I ended a toxic relationship but it still hurts
I came here to vent. Heartbreak hurts...even if it was me who ended the relationship. On the one hand I feel free. On the other hand, I’m incredibly lost and sad.
I have to let go of all those dreams that never came true, all the plans we had, the family that couldn’t be, the person I loved and wanted, the person I thought he was, the person I was when we were together.
I know it will take time to heal and I made the best decision but I didn’t end it because of lack of love, just because it was a toxic situation that had been going on for way too long and was affecting me badly. But right now I’m hurting and lost.
@holdingtohope I am so sorry you are hurting and feeling lost. It’s ok and totally normal to have all kinds of conflicting feelings. Ending a relationship, toxic or not, is hard. Keep trusting yourself and doing what’s best for you. You deserve it. 😊
Hi, I'm going through what sounds like exactly the same thing and it's horrible. Especially if you've been together for a long time.
I don't know if this will help but I downloaded an app called Break Up Boss. It's not free but I really like it. It's funny but also gives really good advice about how to work through the break up and find the single you again. It also has a function where you can send an imaginary message to your ex saying whatever you want just to vent.

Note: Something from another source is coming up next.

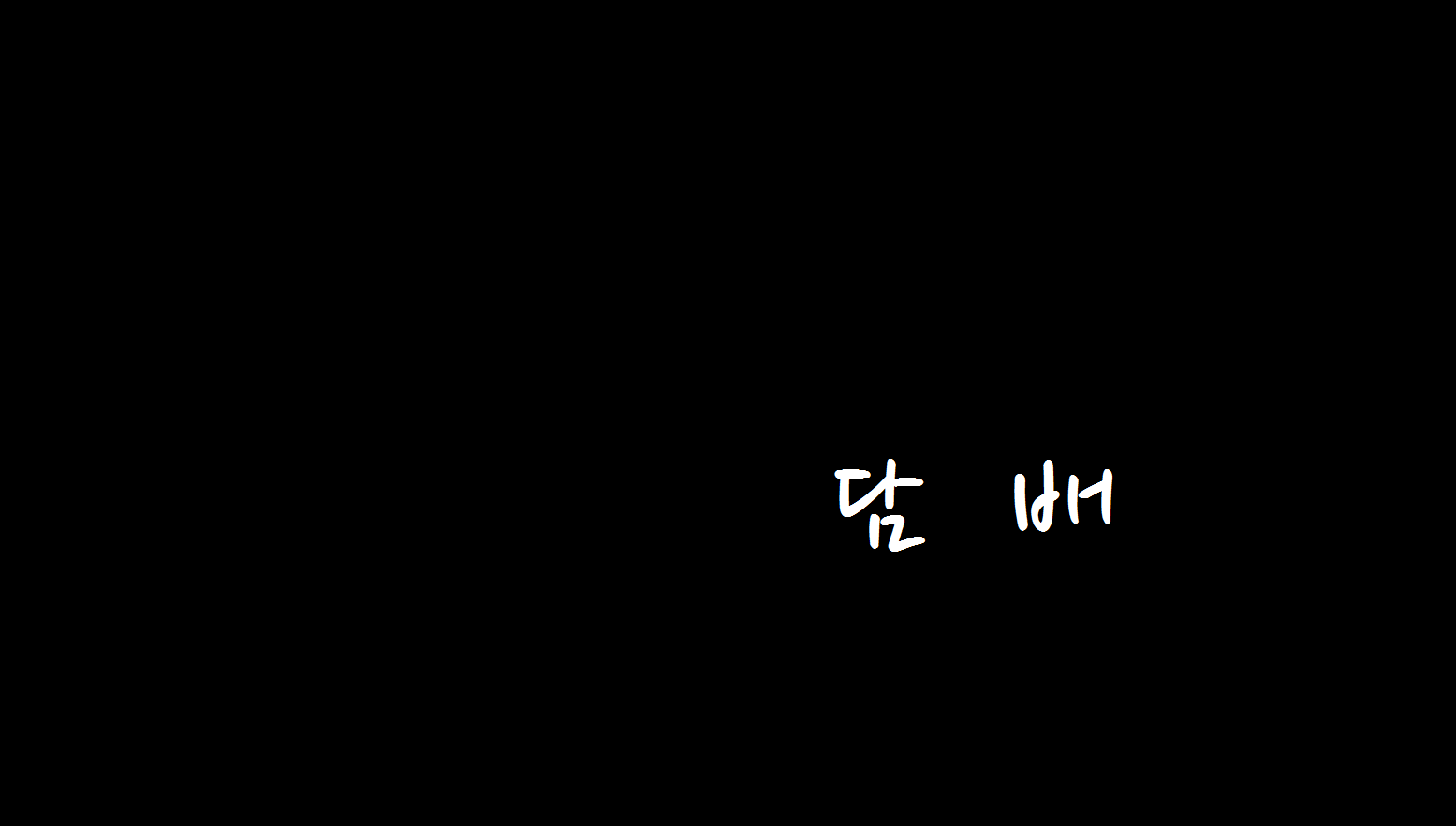 내년 장애인일자리 지원사업 대상자 3만3600명…올해보다 2천명↑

Other than the app, the other things that have helped me are talking to friends, anything distracting (work, TV, cleaning), really noticing how kind everyone around me has been and writing a really self-indulgent diary.
I've also been writing down who I will be this time next year. How happy I will be about who I am because I am someone who can be treated like **** but reply to that with behaviour I'm proud of. Also, the type of person I would want to be with when I am ready for that (I have a check list and my ex only scored 3/13 - I may have been a bit biased when I wrote that....)
I hope one of these things helps you. And I hope you have someone to give you a hug. It can only get better!